╭─ The records

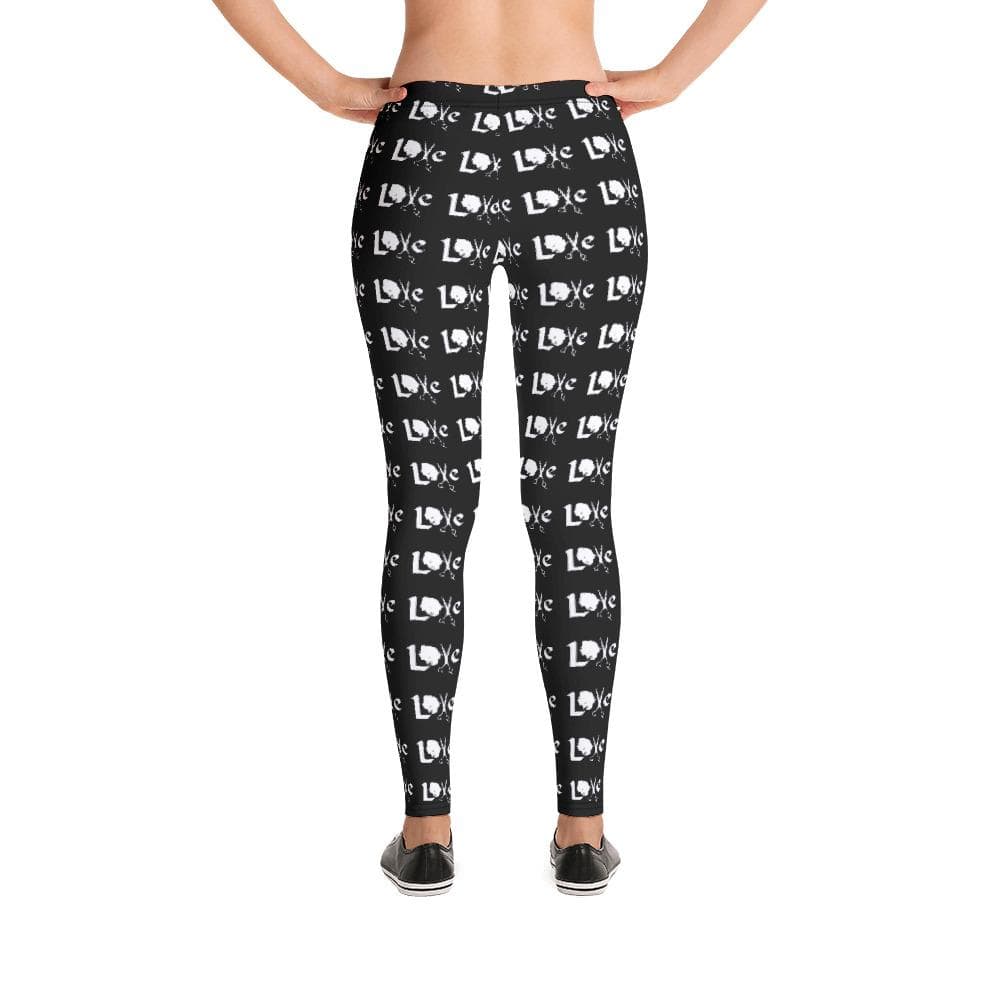 Stylist LOVE Leggings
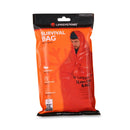 Lifesystems Survival Bag - Orange | Gearshop NZ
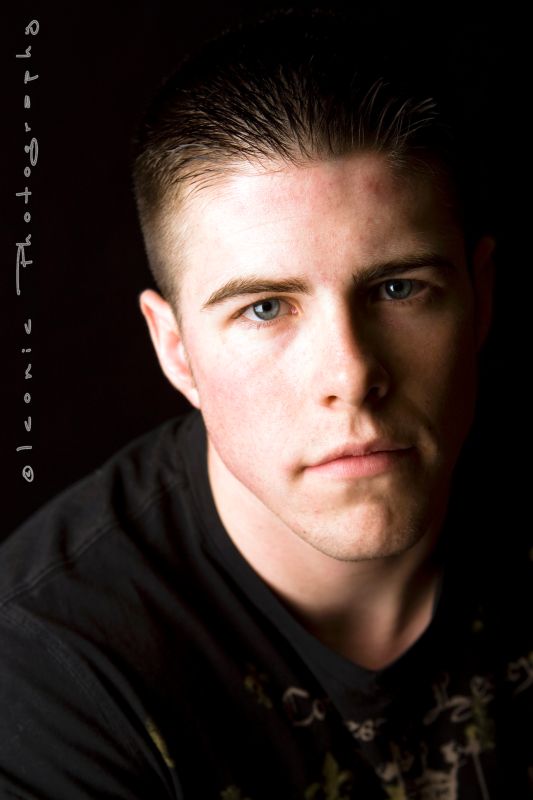 Brady Cooper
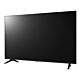LG UHD AI 65UA731C0LA 165.1 cm (65") 4K Ultra HD Smart TV Wi-Fi Black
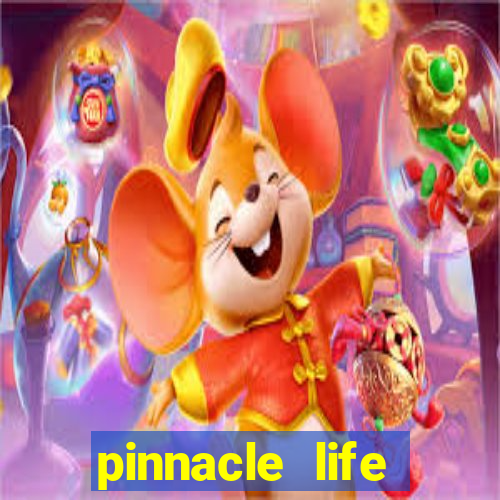 pinnacle life funeral cover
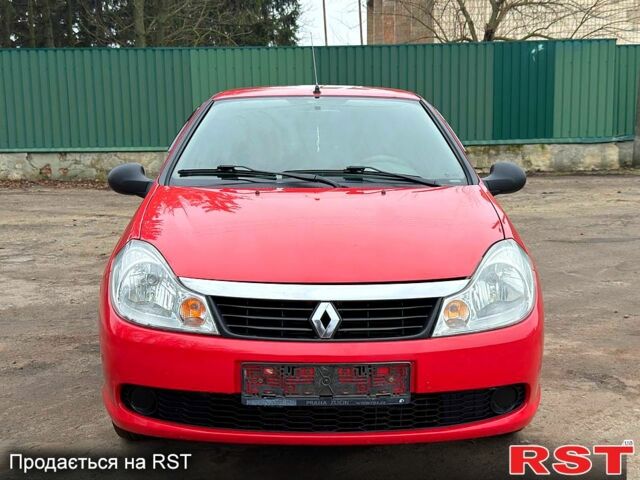 Рено Сімбол, об'ємом двигуна 1.2 л та пробігом 180 тис. км за 3650 $, фото 2 на Automoto.ua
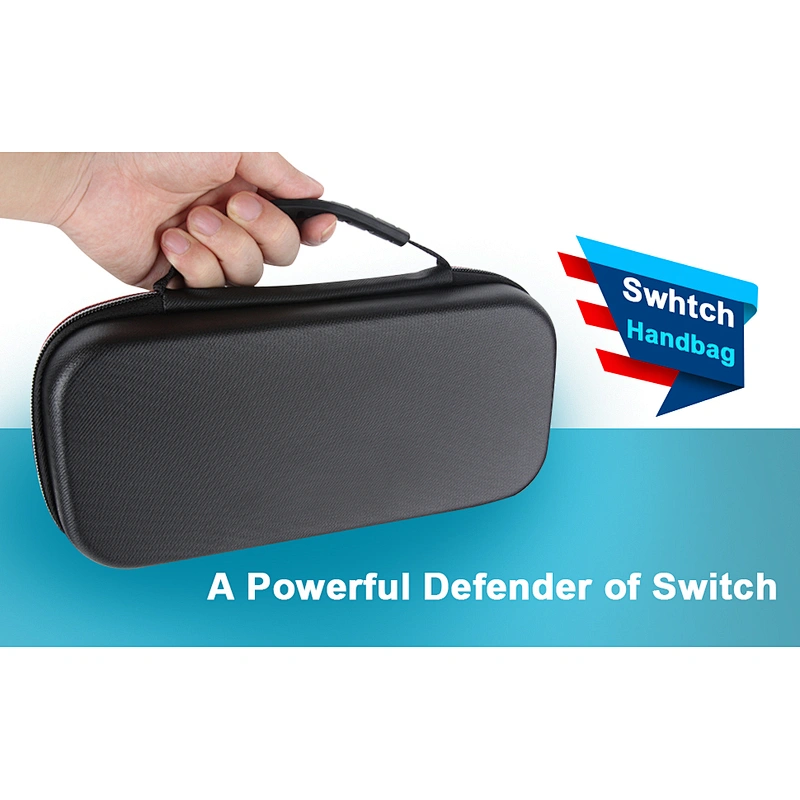 Nintendo Switch  EVA Carrying Case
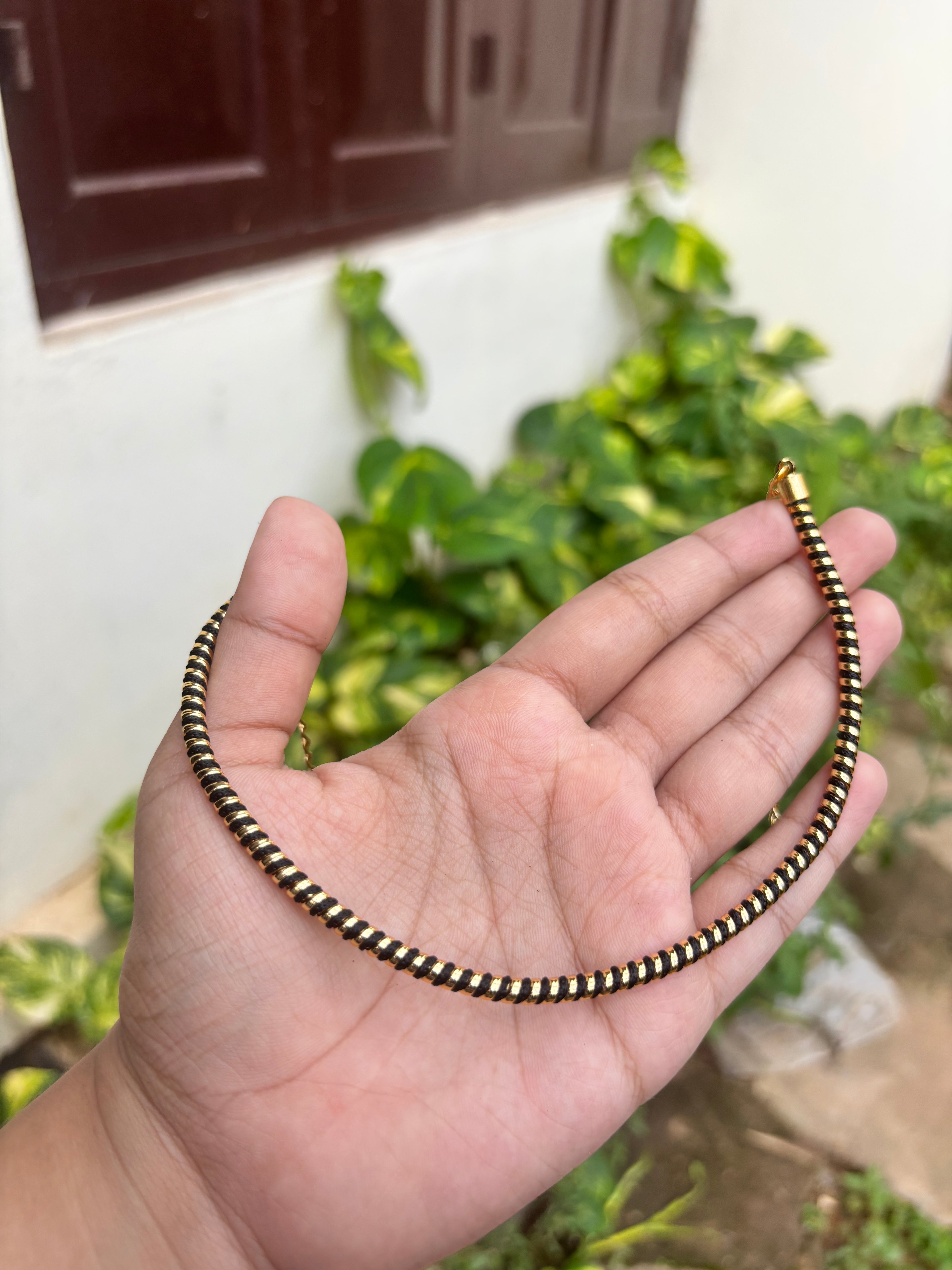 Plain hasli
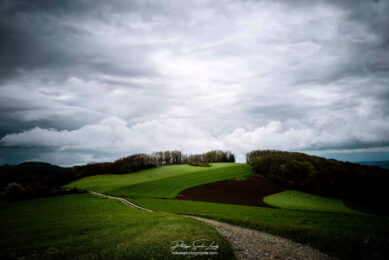 Campagne Lyonnaise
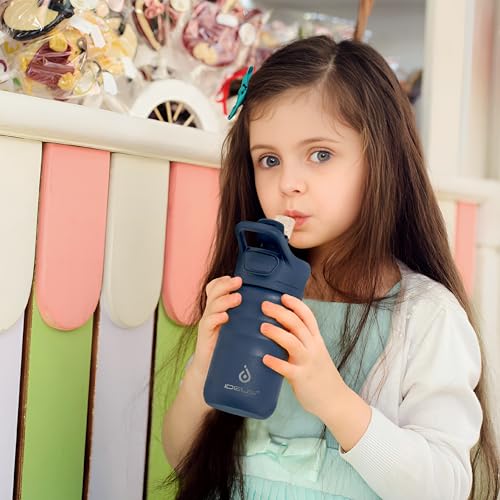 Insulated Water Bottle 12oz
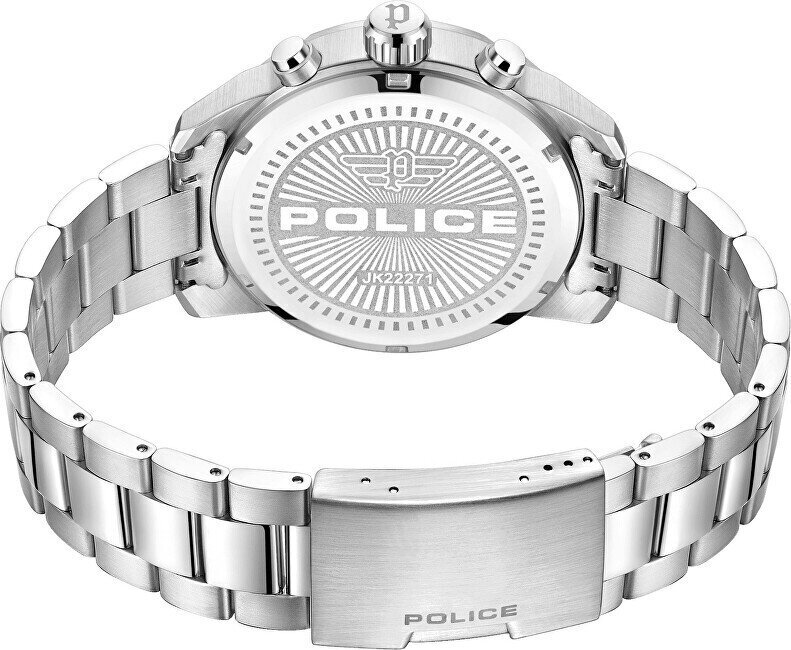 Käekell meestele Police PEWJK2227104 price and information | Käekellad meestele | hansapost.ee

╰─

Retype exactly the lines from the one containing "EVA Carrying Case" through the last line of the records above, both included, and leave out any pictures.

 Nintendo Switch  EVA Carrying Case
 Plain hasli
 Campagne Lyonnaise
 Insulated Water Bottle 12oz
 Käekell meestele Police PEWJK2227104 price and information | Käekellad meestele | hansapost.ee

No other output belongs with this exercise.